++++ Given passage
The 68000 was adopted by Apple for its Macintosh series of PCs. However, the Apple Mac only accounts for less than 5% of PC sales. Motorola MPUs have been much more successful in the embedded microprocessor market, the area of smart instrumentation from egg timers to aircraft management systems. Of course, this is just the area which MPUs were developed for in the first place, and the number, if not the profile and value, of devices sold for this purpose exceeds those for computers by more than an order of magnitude.

In this applications area an MPU is ‘buried’ in the application circuit together with memory and various input and output interface circuits. The MPU with its program acts as the controller of the system by virtue of the software in program memory. Over 3.5 billion microprocessor and related devices are sold each year for embedded control, making up over 90% of the MPU market.

The second way of using the additional integrated circuit complexity that became available by the end of the 1970s was to keep a relatively simple CPU and use the extra silicon ‘real estate’ to implement on-board memory and input/output interface. In doing so, simple embedded control systems on the one chip became possible and the overall chip count to implement a given function was thereby considerably reduced. The majority of control tasks require relatively little computing power, but the reduction in size (and therefore cost) is vital. A simple example of this is the intelligent smart card, which has a processor integrated into the card itself. Such microprocessor-based devices were called MicroController Units (MCUs).13 For example there are about 100 microcontrollers hidden in every home; in the washing machine, microwave oven, telephones, electronic games and so on. About 20 more lurk in the average family car.14

An example of a system based on a microcontroller.

Fig. 4.1 An example of a system based on a microcontroller.

In terms of architecture, referring back to Figs. 3.1 and 3.2 and 44 respectively, the microprocessor is the central processor unit, whereas the microcontroller is the complete functioning computer-like system. As an example, consider the electronics of a car odometer monitoring system displaying total distance since manufacture and also a trip odometer. The main system input signal is a tachometer generating pulses on each rotation of the engine flywheel, which when totalized gives the number of engine revolutions – and the pulse to pulse duration could also give the road speed. Of course the actual road distance depends on the gearing of the engine, and thus we need to know which of the five gear ratios has been chosen by the driver at any time. This is shown as five lines G1.. ,G5 originating from the gear box. One signal will be high for the appropriate forward gear, with neutral and reverse being ignored. Additional inputs are used to give a manufacturer’s option of a mile or kilometer display, and a user input to reset the trip display to zero.
++++++++
List of tasks:
a - Set down, word for word, the part of the passage on microprocessors starting at "In this applications" and ending at "the MPU market.".
b - Answer these questions from the passage on microprocessors, one answer per line:
(i) What share of PC sales does the Apple Mac account for?
(ii) How many microprocessor and related devices are sold each year for embedded control?
(iii) In the car odometer example, how many lines come from the gear box?
++++ The data
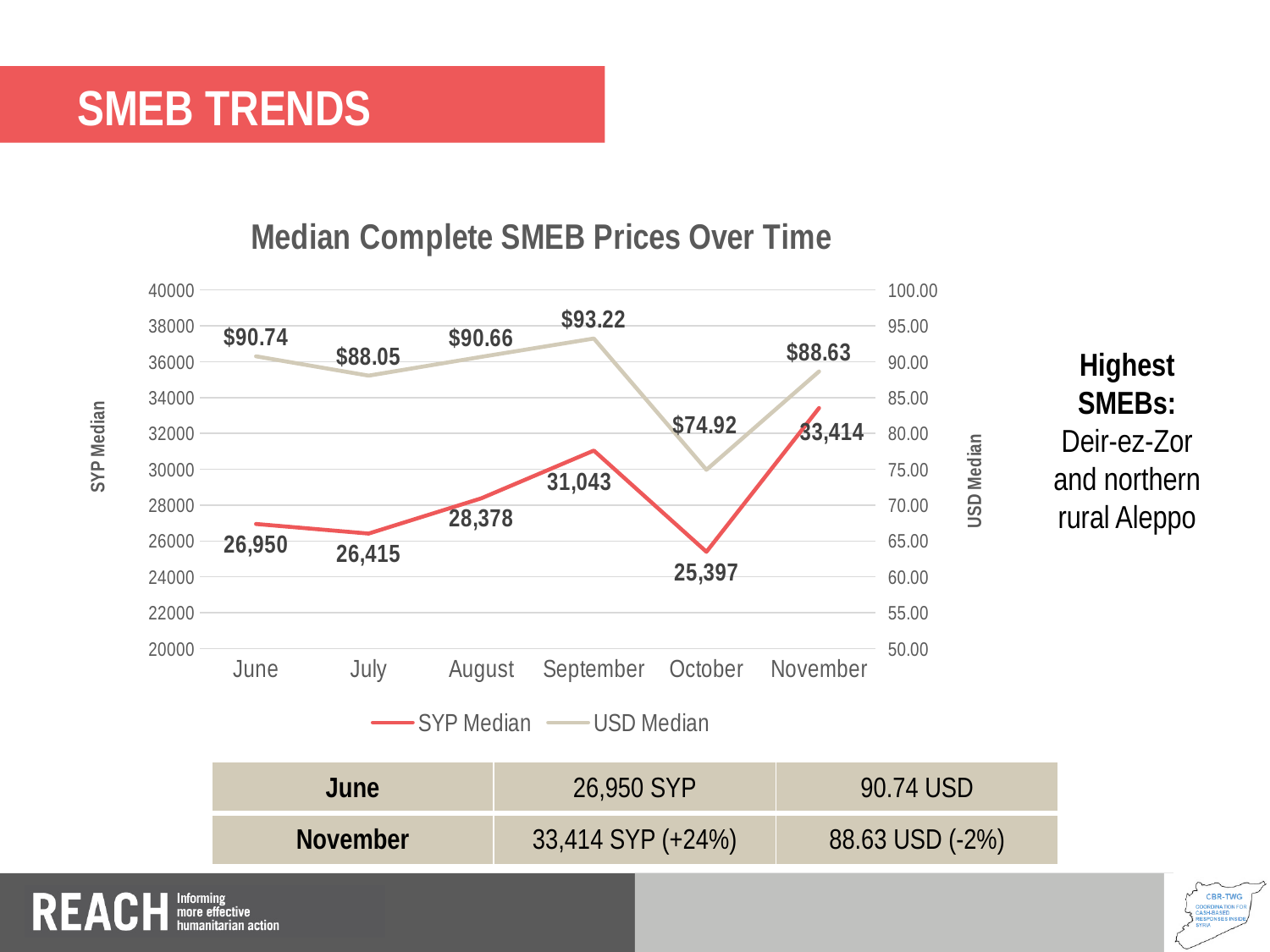
What is the SYP Median value for September? 31,043 What is the USD Median value for October? $74.92 What kind of chart is shown on the slide? Line chart Which is larger, the SYP Median in August or in October? August In which month is the SYP Median highest? November What is the USD Median value for July? $88.05 In which month is the USD Median lowest? October In which month is the USD Median highest? September What is the difference between the SYP Median in November and in June? 6,464 How many months are shown on the x axis? 6 How many series does the legend list? 2 What is the title of the chart? Median Complete SMEB Prices Over Time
++++++++
Results by task:
a -
In this applications area an MPU is ‘buried’ in the application circuit together with memory and various input and output interface circuits. The MPU with its program acts as the controller of the system by virtue of the software in program memory. Over 3.5 billion microprocessor and related devices are sold each year for embedded control, making up over 90% of the MPU market.

b -
(i) Less than 5%
(ii) Over 3.5 billion
(iii) Five